The gears were worn on the power front vent windows so that you needed to give them a push to start them opening or finish them closing.  (But the back two power vent windows worked perfectly, which was my favorite party trick with the car.) And there were the rusty pockmarks on the passenger side, along with the crease across the rear fender and the missing fender skirt on that side.  I replaced the skirt, but the crease and bad paint from an earlier body repair were still there.  Fortunately, I spent most of my time approaching from the driver’s side.

But when it was running my Cadillac was a joy.  It was heavy (5,200 pounds!) and big and luxurious and everything a Cadillac used to be.  I felt like a million bucks behind the thin, two-tone gray steering wheel and its gorgeous center hub with the rich, red background that surrounded the jewel-like Cadillac coat of arms – augmented by the wreath reserved for we select Fleetwood owners.  The seats were both sumptuous and supportive in a way “normal” seats were not.  Everything about that car said “money”.  It was, simply, the most dignified car I had ever been in and probably that I have ever been in since.

Mechanically, the car would really scoot when I stabbed the gas.  I tried that on the street in front of my house once and left three streaks on the asphalt – two from the spinning studded snow tires (it must have had a limited slip) and one long black carbon stain from the super-rich exhaust.  I enjoyed the obsolete feel of the 4 speed Hydra-Matic (in its final year) with its extra-short low and immediate upshift to second, then the abrupt shift into third and finally the nearly imperceptible glide into 4th. The shift quadrant with “R” all the way at the bottom took a little getting used to.  As did every “normal” car I occasionally drove during that time when I would mindlessly shift to “1” or “L” for reverse before catching myself.
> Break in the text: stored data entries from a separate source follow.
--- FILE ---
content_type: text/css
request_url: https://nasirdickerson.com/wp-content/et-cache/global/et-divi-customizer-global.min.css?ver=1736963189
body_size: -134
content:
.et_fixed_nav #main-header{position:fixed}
And it was black, the way these were meant to be.  Did you ever look at a car and simply *know* the color that was in the mind of the stylist as he sketched the lines for the first time and of the modelers as they shaped the surfaces into their final forms?  If ever a car was intended to be painted black it was this one.  Even the advertising people knew.  This ad, by the way, hung in a frame on my dorm room wall.  This had been my mental vision of a Cadillac from the time I began paying attention to cars – and now I owned one.
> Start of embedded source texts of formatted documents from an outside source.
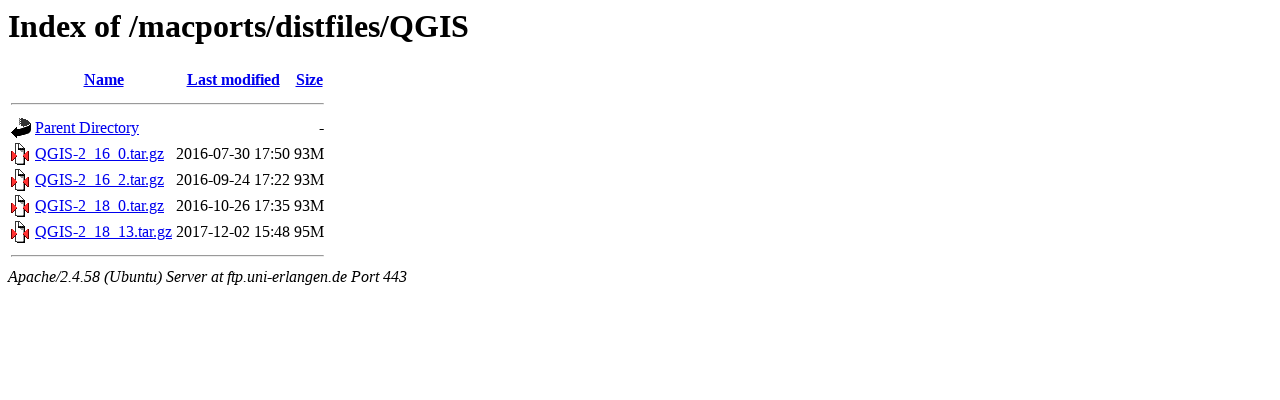

--- FILE ---
content_type: text/html;charset=UTF-8
request_url: https://ftp.uni-erlangen.de/macports/distfiles/QGIS/
body_size: 550
content:
<!DOCTYPE HTML PUBLIC "-//W3C//DTD HTML 3.2 Final//EN">
<html>
 <head>
  <title>Index of /macports/distfiles/QGIS</title>
 </head>
 <body>
<h1>Index of /macports/distfiles/QGIS</h1>
  <table>
   <tr><th valign="top"><img src="/icons/blank.gif" alt="[ICO]"></th><th><a href="?C=N;O=D">Name</a></th><th><a href="?C=M;O=A">Last modified</a></th><th><a href="?C=S;O=A">Size</a></th></tr>
   <tr><th colspan="4"><hr></th></tr>
<tr><td valign="top"><a href="/macports/distfiles/"><img src="/icons/back.gif" alt="[PARENTDIR]"></a></td><td><a href="/macports/distfiles/">Parent Directory</a></td><td>&nbsp;</td><td align="right">  - </td></tr>
<tr><td valign="top"><a href="QGIS-2_16_0.tar.gz"><img src="/icons/compressed.gif" alt="[   ]"></a></td><td><a href="QGIS-2_16_0.tar.gz">QGIS-2_16_0.tar.gz</a></td><td align="right">2016-07-30 17:50  </td><td align="right"> 93M</td></tr>
<tr><td valign="top"><a href="QGIS-2_16_2.tar.gz"><img src="/icons/compressed.gif" alt="[   ]"></a></td><td><a href="QGIS-2_16_2.tar.gz">QGIS-2_16_2.tar.gz</a></td><td align="right">2016-09-24 17:22  </td><td align="right"> 93M</td></tr>
<tr><td valign="top"><a href="QGIS-2_18_0.tar.gz"><img src="/icons/compressed.gif" alt="[   ]"></a></td><td><a href="QGIS-2_18_0.tar.gz">QGIS-2_18_0.tar.gz</a></td><td align="right">2016-10-26 17:35  </td><td align="right"> 93M</td></tr>
<tr><td valign="top"><a href="QGIS-2_18_13.tar.gz"><img src="/icons/compressed.gif" alt="[   ]"></a></td><td><a href="QGIS-2_18_13.tar.gz">QGIS-2_18_13.tar.gz</a></td><td align="right">2017-12-02 15:48  </td><td align="right"> 95M</td></tr>
   <tr><th colspan="4"><hr></th></tr>
</table>
<address>Apache/2.4.58 (Ubuntu) Server at ftp.uni-erlangen.de Port 443</address>
</body></html>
Examine, if you will, an internet picture of the interior door panel.  A thick leather-like vinyl across the top to stand up to sweaty arms likely to rest on the sill.  Then the high-gloss woodgrain trim with the thick, heavy chrome door pull (which included a courtesy light).  Below that was fabric that matched that used on the seats, which was, in turn, above the armrest and control panel with both shiny and brushed chrome.  Finally it was finished at the bottom with the same thick carpet that covered the floors.  This, gentlemen, is why I will never be fully satisfied in any Cadillac of the 1970’s or beyond.  Four of these door panels probably cost more to make than the entire interior of my ’67 Ford.

By early spring a rusty rear brake line gave out, so it went in for new brake lines.  By the beginning of March my supply of money had dwindled to the point where I knew that 1) I could not afford to keep this car and 2) it would never command enough coin to buy anything decent.  In six months I had doubled my investment in the car and had no doubt that I could triple it if only given a little more time.  Everything must go, as they used to say on late-night TV.  Somehow I was introduced to a guy who was into old Cadillacs and was interested.  When he saw how nice my Ford was he was interested in that too.  I did not start high enough on my package price because he said OK to the first number I threw out.  There are no do-overs in selling a car, sadly.

The car was maddening in more ways than one and proved Howard right.  I was happy to be rid of the money pit, but missed it too.  About 20 years later I would buy another elderly Cadillac – an ’89 Brougham.  But it was not the same.  Even when new it had been an ordinary car.  Its 1963 ancestor had been many things, but ordinary was not one of them.  Thanks Dean, for two photos that brought up many great memories.